Check your understanding
[1] According to the passage on Stephen F. Austin basketball, what percentage of his three-point attempts has Floyd made?
[2] Write the next paragraph of the passage on Stephen F. Austin basketball, picking up after its final sentence.
Top of Text segment
SFA could still have that chance. While Parker has graduated, the team is still loaded with seniors excelling in much larger roles, including Floyd (the guard has made 42 percent of his threes) and Clide Geffrard, a 6'5'' forward who has connected on 64 percent of his two-point attempts. "This is our most athletic team by far, and our length is very good," Underwood says. "We don't get beat off the dribble as much as we have in the past, and that has put less pressure on our bigs."

Opponents were loath to schedule the Lumberjacks in 2016. When Underwood first got the job, he says, "everyone wanted to play us." Two back-to-back tournament appearances later and those same teams didn't even return Underwood's phone calls; a few already scheduled mid-majors tried to even back out. "I finished in the middle of this past September, and I had to schedule non-DIs," he says. But those games against Our Lady of the Lake and Henderson Tech helped SFA refine its relentless defense, harassing and pressuring opponents through a press that changes a team's pace and unsettles ballhandlers; SFA leads DI in turnover percentage, and forces their opponents to commit them on a quarter of their possessions.

According to one Southland coach, Stephen F. Austin has even subtly altered their offense to fit their interchangeable personnel. "Even though they aren't tall, their guards are 6'4 and 6'5," the coach says. "That helps them throw in wrinkles that are hard to see coming. You won't see that action on the first or the second side of the floor, but 20 seconds into the shot clock, all of a sudden it's different. They do a great job of stealing possessions in that regard."
Bottom of Text segment
Top of Data to examine
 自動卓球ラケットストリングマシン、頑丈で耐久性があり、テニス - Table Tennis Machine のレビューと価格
Bottom of Data to examine
Top of Data to examine
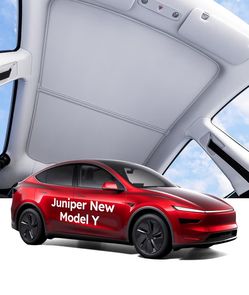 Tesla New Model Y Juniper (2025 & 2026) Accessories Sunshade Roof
Bottom of Data to examine
Results of the exercise
[1] 42 percent

[2]
Once they enter March Madness, the Lumberjacks are no longer the biggest and baddest in a small bracket, but they welcome the challenge of another uphill climb, which starts on Friday against West Virginia.

"We are looking forward to it," Walkup told me before the Southland tournament, which Stephen F. Austin romped through after receiving a double-bye. "We wouldn't expect anything less." The confidence is one thing—a new one, but one that has been a signature of Underwood's teams; that the Lumberjacks deliver on it is another.

"I love being the bad guy," Walkup continued. "The team everyone else hates that they can't beat us. It's fun to step out there knowing we are getting their best shot—I welcome that." No one is talking about Stephen F. Austin now, but maybe this is the year that changes, too.